It bewilders me a bit too, I guess. I’ve never had much interest in or patience with this sort of story. And my path to preoccupation with it began in what I suspect was an uncommon manner.

You certainly wouldn’t know it today. But back before a year ago, Gary Condit was the sort of pol that right-thinking Washington — the supercilious center — just loved. He decried partisanship. He decried Bill Clinton. He pretty much always said what your standard talking head wanted to hear.

So when a woman in DC went missing and it was pretty obvious that she was Condit’s girlfriend it pissed me off that pretty much everyone in town was giving the guy a pass — give a pass, that is, to someone who was always happy to dish a little cheap moralism for the usual suspects in the Washington press corps. Of course, later, for many the whole Condit thing got conflated with the Clinton thing, which I never really understood. And it’s sort of hard to think back now to a time when anybody was cutting Condit any slack. But that’s what sparked my original interest.

Last summer I had a decent number of readers write in and say that it was either disgusting or bizarre that I was giving the issue so much attention in these virtual pages. Or, at least as often, I’d hear that it was terrible that I was paying so much attention to something so trivial and meaningless when President Bush was running the country into the ditch.

I got a number of those today, actually. And I guess those comments just make me wonder why some people don’t seem to think there’s enough time in the day to think critically about national politics, the war on terrorism, and the still-baffling murder mystery which took place in one’s own town. Or the history of the Dutch Republic, for that matter, which is likely more intrinsically interesting than all of them wrapped together. But that’s another matter.

I guess the point is that this site is not only about politics or how bad the Bush administration is. It’s about a lot of things.

Anyway, one other point on Zacarias Moussaoui. Moussaoui is now telling the court that he was not involved in the 9/11 plot and that he can prove it. Now, I don’t know what Moussaoui can prove or not prove. Frankly, the guy seems a bit, as my grandmother used to say, ‘touched in the head.’ That aside though what’s really weird is that there’s a decent chance Moussaoui is telling the truth.

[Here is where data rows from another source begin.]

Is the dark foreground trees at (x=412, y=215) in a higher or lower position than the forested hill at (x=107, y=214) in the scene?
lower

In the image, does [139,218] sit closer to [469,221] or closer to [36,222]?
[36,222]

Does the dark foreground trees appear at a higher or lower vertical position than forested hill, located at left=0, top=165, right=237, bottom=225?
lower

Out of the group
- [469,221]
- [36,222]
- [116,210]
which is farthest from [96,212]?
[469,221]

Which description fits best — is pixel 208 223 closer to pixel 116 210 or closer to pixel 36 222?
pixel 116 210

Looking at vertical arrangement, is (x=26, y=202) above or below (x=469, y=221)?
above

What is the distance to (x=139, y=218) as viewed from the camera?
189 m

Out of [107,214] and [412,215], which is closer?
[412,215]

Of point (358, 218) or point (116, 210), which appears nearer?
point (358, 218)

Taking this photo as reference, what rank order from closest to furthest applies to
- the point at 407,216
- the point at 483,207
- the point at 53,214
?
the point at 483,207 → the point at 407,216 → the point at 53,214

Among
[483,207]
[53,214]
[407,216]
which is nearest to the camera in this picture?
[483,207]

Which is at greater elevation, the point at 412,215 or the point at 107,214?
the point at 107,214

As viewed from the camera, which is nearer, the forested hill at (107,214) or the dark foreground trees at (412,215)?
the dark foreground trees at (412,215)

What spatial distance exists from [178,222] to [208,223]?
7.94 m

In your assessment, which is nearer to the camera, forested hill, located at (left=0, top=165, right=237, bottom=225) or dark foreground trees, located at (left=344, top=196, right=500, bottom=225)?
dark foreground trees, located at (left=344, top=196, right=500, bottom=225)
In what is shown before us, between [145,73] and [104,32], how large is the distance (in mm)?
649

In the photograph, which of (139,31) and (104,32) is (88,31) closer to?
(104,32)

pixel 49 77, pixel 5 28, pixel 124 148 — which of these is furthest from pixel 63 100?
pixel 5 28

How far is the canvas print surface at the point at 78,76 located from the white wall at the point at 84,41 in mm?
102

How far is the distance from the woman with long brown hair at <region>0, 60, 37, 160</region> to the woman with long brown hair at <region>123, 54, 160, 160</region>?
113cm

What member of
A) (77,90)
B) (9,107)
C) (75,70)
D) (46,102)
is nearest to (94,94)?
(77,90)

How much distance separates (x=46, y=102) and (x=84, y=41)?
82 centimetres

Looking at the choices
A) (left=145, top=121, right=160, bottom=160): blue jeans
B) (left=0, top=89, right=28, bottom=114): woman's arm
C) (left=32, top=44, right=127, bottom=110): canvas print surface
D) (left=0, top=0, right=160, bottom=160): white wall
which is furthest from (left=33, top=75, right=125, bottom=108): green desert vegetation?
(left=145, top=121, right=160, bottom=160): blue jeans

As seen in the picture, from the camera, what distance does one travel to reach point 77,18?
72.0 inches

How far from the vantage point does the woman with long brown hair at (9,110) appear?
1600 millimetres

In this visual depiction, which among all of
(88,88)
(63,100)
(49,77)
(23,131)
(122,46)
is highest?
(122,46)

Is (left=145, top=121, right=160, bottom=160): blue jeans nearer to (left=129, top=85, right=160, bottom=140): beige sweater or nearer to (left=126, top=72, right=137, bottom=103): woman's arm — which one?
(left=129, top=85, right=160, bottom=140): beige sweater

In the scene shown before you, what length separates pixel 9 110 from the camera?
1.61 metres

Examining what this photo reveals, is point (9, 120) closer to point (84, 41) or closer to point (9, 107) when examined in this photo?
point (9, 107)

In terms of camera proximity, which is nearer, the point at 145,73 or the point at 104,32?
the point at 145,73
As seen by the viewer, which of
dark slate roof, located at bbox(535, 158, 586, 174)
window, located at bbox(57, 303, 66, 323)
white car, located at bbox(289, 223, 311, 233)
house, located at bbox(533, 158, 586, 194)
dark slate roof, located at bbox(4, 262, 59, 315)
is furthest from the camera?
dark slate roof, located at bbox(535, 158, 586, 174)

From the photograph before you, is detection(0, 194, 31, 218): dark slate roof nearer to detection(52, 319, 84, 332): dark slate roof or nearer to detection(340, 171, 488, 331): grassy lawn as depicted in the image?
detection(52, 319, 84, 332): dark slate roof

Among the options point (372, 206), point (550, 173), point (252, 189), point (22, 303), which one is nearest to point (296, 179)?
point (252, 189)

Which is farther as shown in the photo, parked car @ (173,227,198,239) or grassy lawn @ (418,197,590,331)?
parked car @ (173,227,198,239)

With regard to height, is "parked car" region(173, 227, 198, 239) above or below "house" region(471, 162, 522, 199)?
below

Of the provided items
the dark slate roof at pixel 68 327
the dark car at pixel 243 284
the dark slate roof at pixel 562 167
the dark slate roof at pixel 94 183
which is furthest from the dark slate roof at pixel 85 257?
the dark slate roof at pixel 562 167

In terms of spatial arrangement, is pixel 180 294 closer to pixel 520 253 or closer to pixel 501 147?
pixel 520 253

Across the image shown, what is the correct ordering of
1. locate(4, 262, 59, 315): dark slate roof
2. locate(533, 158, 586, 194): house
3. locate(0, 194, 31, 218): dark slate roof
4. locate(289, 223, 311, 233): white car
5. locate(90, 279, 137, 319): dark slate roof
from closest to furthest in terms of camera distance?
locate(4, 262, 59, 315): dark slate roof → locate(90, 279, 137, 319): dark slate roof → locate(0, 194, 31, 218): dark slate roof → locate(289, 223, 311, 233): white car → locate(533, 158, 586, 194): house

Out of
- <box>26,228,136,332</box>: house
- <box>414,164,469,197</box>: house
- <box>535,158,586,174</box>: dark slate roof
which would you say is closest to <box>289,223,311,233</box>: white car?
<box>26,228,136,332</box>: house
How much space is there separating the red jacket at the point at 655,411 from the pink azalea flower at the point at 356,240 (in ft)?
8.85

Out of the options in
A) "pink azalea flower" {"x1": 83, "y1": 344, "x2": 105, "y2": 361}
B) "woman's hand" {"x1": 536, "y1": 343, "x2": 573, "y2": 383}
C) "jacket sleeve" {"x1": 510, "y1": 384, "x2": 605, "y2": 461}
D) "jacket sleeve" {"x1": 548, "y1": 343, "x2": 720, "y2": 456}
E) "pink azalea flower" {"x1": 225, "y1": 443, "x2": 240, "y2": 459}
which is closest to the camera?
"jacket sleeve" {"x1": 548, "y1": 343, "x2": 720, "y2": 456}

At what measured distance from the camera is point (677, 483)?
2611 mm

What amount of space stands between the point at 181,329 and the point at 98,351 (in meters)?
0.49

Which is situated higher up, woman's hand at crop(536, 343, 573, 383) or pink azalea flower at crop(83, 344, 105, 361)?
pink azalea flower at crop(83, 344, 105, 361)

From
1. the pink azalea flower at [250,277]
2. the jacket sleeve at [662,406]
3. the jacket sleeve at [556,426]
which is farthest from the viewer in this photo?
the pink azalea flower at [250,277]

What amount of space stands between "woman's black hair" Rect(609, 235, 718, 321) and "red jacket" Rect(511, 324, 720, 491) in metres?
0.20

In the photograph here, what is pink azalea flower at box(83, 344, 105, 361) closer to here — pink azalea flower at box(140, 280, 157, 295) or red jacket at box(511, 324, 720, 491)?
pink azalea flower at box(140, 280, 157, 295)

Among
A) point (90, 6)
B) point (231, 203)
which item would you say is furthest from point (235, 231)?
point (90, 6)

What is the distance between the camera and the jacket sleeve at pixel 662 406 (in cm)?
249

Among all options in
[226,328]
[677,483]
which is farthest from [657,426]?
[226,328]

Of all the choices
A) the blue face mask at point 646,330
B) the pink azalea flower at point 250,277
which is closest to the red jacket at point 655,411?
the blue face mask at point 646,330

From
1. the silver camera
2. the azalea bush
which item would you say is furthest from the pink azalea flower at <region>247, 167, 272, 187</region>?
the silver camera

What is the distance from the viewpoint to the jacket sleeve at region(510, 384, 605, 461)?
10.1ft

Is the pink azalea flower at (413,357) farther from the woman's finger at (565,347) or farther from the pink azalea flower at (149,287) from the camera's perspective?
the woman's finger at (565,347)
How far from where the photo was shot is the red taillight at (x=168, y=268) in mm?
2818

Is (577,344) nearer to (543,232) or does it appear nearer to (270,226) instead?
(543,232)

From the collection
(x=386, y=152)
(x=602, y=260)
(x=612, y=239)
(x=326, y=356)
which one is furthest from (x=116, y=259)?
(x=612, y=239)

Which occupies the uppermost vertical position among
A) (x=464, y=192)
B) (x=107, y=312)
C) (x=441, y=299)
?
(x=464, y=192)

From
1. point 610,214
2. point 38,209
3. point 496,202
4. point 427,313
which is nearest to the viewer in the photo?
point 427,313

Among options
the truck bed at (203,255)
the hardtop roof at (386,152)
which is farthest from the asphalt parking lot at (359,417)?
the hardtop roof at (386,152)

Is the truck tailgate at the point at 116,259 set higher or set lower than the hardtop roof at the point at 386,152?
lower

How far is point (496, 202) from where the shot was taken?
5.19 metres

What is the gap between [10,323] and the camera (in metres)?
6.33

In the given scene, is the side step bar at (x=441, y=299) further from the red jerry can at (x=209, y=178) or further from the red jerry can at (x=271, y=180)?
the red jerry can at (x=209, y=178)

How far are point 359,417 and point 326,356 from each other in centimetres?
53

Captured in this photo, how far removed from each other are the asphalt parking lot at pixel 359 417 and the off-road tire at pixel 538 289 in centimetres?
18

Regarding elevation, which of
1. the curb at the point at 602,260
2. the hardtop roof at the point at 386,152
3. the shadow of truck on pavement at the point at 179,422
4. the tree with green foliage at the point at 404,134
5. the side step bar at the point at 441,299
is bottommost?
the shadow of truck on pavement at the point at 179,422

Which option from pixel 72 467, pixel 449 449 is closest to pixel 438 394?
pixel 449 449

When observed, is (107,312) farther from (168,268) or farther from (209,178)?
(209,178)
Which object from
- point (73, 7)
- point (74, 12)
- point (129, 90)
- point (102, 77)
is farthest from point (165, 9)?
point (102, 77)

Don’t get me wrong. I don’t think Moussaoui is just some innocent. I have no doubt that he was here training for just the sort of mission the 9/11 guys pulled off. But was he part of that operation? There are actually a lot of intelligence and law enforcement types (a minority perhaps, but quite a few) who don’t think so.

What’s sort of chilling is that he might actually have been training for the next mission. And his associates — the ones who weren’t quite so obvious — might still be out there milling about.